Or l’objet le plus propre de ce besoin de communication[3] est incontestablement ce au sujet de quoi l’homme se sent originellement passif : ses intuitions et ses sentiments ; à leur sujet, il se sent pressé de savoir [178] si ce n’est pas à une puissance étrangère et indigne qu’il est contraint de céder[4]. C’est pourquoi nous le voyons occupé dès l’enfance à communiquer surtout ses intuitions et ses sentiments. Il laisse plus volontiers reposer sur eux-mêmes ses concepts, dont l’origine d’ailleurs ne peut soulever en lui aucun scrupule[5]. Mais ce qui pénètre en lui par ses sens, ce qui excite ses sentiments, pour cela il veut avoir des témoins, il veut avoir des coparticipants. Comment dès lors garderait-il pour lui ceux précisément des effets produits en lui par l’Univers qui lui apparaissent comme ce qu’il ressent de plus grand, de plus irrésistible ? Comment voudrait-il retenir en lui précisément ce qui le fait le plus sortir de lui-même, et l’imprègne plus que toute autre chose du sentiment qu’il ne peut pas apprendre à se connaître en ne tenant compte que de lui seul. Son premier élan est bien plutôt, quand une vue religieuse est devenue claire pour lui, ou quand un sentiment pieux pénètre son âme, de signaler cela à d’autres aussi, et de propager en eux les vibrations de son esprit[6]. L’homme religieux est donc dans la nécessité de parler, poussé par sa nature.

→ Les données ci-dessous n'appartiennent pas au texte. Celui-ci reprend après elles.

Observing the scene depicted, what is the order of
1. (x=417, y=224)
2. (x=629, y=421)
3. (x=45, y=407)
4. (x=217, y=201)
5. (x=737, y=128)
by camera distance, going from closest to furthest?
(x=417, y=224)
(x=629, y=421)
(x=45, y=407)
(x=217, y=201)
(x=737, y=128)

La même nature lui procure aussi des auditeurs. Aucun genre de pensée ou de sentiment ne donne à l’homme l’impression de sa complète impuissance à [179] jamais en épuiser l’objet, autant que le fait la religion. Son sens pour celle-ci n’est pas plus tôt éveillé qu’il sent son infini à elle, et ses limites à lui ; il a conscience de n’embrasser d’elle qu’une petite partie, et ce qu’il n’en peut pas atteindre directement, il veut du moins en avoir connaissance par un médium étranger. C’est pourquoi toute extériorisation de la religion l’intéresse, et, cherchant ce qui le compléterait lui-même, il est à l’écoute de tout accent dans lequel il reconnaît celui qui la distingue. C’est ainsi que s’organise une communication réciproque. C’est ainsi que parler et écouter est également indispensable à chacun. Mais la communication religieuse n’est pas à chercher dans des livres comme ce peut être le cas pour d’autres concepts et pour l’acquisition d’autres connaissances[7]. Trop de l’impression originelle se perd en effet en traversant ce médium, dans lequel disparaît, englouti, tout ce qui ne s’adapte pas à l’uniformité des signes, d’où l’originel a à ressurgir ; dans ce domaine, tout aurait besoin d’être exposé deux ou trois fois, vu que le premier exposé devrait faire l’objet d’un second et nouveau, et que malgré cela, en raison de sa grande unité, cette action exercée sur la nature entière de l’homme ne pourrait être que mal reproduite par la réflexion et ses opérations multipliées. C’est seulement si[8] elle est expulsée de la société des vivants que la religion est contrainte de cacher sa vie, sa multiple vie, dans la lettre [180] morte.

D’autre part, ce commerce avec ce qu’il y a de plus intime dans l’homme ne peut pas être pratiqué par le moyen de la conversation ordinaire. Beaucoup de ceux mêmes qui sont pleins de bonne volonté à l’égard de la religion vous[9] ont demandé, sur le ton du reproche, pourquoi donc tous les sujets importants sont traités entre vous[9] sur le ton des relations amicales, à la seule exception de Dieu et des choses divines. Je voudrais vous[9] défendre à cet égard en disant que, tout au moins, ce n’est pas là une marque ni de mépris ni d’indifférence, mais celle d’un heureux et très juste instinct.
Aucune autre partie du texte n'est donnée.